Tana connects to your Jira account so the AI can turn what you discuss into filed and updated issues, without you switching tools. Talk through a bug or a task in a meeting or in chat, and the ticket gets created while the context is fresh. This guide walks through the one-time setup, what to expect from the authorization flow, and how to start using the integration in chat.
What you can do with Jira in Tana
Once Jira is connected, ask the AI in chat to:
- Create issues: file a new issue from a discussion, with summary, description, type, priority, labels, assignee, and parent
- Update issues: change fields on an existing issue, or move it through your workflow to a new status
- Search issues: look up existing issues by keyword, useful for checking duplicates before you file a new one
- List projects: see the projects you have access to, so issues land in the right place
- Attach meeting screenshots: include screenshots shared on a call as links on the issue, so the ticket keeps its visual context
You can also attach skills to Tana types that drive Jira actions one-click from your documents. See Skills for how that works.
Connect Jira
You only need to do this once. The connection is per-account, not org-wide.
- Open Settings with Cmd+,Ctrl+,, or from the account menu in the sidebar.
- Open Integrations.
- Find Jira under personal integrations and click Connect.
- An Atlassian authorization window opens.

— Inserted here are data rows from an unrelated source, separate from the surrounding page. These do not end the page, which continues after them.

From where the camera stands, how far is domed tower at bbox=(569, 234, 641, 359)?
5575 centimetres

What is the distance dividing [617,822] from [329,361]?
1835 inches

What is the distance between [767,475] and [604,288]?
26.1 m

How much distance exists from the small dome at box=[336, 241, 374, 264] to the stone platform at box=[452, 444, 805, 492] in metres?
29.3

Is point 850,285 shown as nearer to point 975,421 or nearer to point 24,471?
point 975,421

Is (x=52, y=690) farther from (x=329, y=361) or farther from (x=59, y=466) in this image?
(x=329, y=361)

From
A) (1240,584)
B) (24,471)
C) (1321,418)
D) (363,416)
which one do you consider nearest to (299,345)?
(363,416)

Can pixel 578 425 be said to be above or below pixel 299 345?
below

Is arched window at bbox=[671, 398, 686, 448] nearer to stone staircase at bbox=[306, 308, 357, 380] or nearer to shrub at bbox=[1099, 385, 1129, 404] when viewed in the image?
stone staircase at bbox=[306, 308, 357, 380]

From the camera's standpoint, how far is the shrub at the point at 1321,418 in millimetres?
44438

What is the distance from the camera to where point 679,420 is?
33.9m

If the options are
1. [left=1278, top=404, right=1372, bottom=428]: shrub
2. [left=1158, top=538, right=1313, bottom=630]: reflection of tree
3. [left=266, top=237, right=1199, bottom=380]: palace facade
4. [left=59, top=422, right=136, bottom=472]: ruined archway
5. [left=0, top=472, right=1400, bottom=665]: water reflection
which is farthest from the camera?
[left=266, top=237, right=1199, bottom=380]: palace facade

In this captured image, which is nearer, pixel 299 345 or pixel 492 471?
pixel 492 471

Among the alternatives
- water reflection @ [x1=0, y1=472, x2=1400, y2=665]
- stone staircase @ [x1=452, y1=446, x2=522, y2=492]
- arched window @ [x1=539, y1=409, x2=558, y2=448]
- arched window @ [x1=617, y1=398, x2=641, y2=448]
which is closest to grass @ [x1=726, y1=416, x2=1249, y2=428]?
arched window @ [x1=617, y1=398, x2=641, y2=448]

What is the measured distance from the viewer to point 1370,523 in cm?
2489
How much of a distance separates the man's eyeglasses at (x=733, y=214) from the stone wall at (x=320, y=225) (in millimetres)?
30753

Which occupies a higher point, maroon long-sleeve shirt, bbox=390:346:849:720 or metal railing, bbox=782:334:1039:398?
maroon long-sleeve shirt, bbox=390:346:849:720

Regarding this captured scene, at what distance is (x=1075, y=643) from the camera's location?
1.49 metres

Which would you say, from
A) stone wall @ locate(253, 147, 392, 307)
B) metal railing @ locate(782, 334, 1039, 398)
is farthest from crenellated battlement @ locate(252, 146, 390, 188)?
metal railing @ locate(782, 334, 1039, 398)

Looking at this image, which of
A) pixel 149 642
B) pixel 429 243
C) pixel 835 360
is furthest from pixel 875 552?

Sign in if you aren't already, and authorize the Jira site you want to connect.
- Review the access Atlassian lists for Tana, then approve it.
- The window closes and Tana shows Connected next to Jira.
Permissions Tana requests
Tana asks Atlassian for the access it needs to work with your issues and projects: reading projects and issues, and creating or updating issues. Tana never reads or writes anything outside what you approve during connect, and it does not request billing, admin, or organization-management access.
Your access token is stored securely on Tana's servers, never in your browser.
You can review or revoke Tana's access at any time from your Atlassian account settings, under connected apps.
Use it in chat
Once Jira is connected, the AI can call Jira tools when a prompt asks for it. Some prompts to try:
- "Check Jira for open issues about the login bug, then file a new one if there isn't a duplicate."
- "Create a Jira issue in the ENG project: write up the bug we just discussed, set priority to High, and assign it to me."
- "Move ENG-412 to In Review and add a note about what changed."
- "What projects do I have access to in Jira?"
The AI picks the right Jira tool from your prompt and asks for clarification when something is ambiguous, for example which project, or which of two similar issues.
How Tana files an issue
A few things happen automatically when the AI creates or updates an issue:
- Duplicate check: when you ask it to, the AI searches existing issues first, so you don't file the same bug twice.
- Formatted descriptions: the AI writes the description in Jira's native format, so headings, lists, code, and links render properly in the issue.
- Screenshots as context: if the issue comes from a meeting, the AI can attach screenshots shared on the call as links in the description.
- A link back to the source: when an issue is filed from a Tana document, Tana stores a link to the new issue on that document, so you can move between the two.
To change status, the AI uses your project's workflow transitions. It can only move an issue to a status your workflow allows from where the issue is now.
Disconnect Jira
To remove the connection from Tana:
- Open Settings → Integrations.
- Open the Connected menu next to Jira and choose Disconnect. The same menu has Reconnect, which you can use to refresh access or switch to a different site.
Disconnecting stops the AI from reading or writing to Jira but does not change anything already in Jira or in Tana. To fully revoke Tana's access from Atlassian's side, also remove Tana from your Atlassian account's connected apps.
Troubleshooting
The AI says it can't reach Jira. The connection has likely expired or been revoked. Reconnect from Settings → Integrations.
You work across more than one Jira site. Tana connects one Jira site at a time, the one you authorize when you connect. To point it at a different site, reconnect from Settings → Integrations and choose the other site.
A status change didn't work. The AI can only move an issue along the transitions your workflow allows from its current status. If the path isn't available, change the status in Jira directly.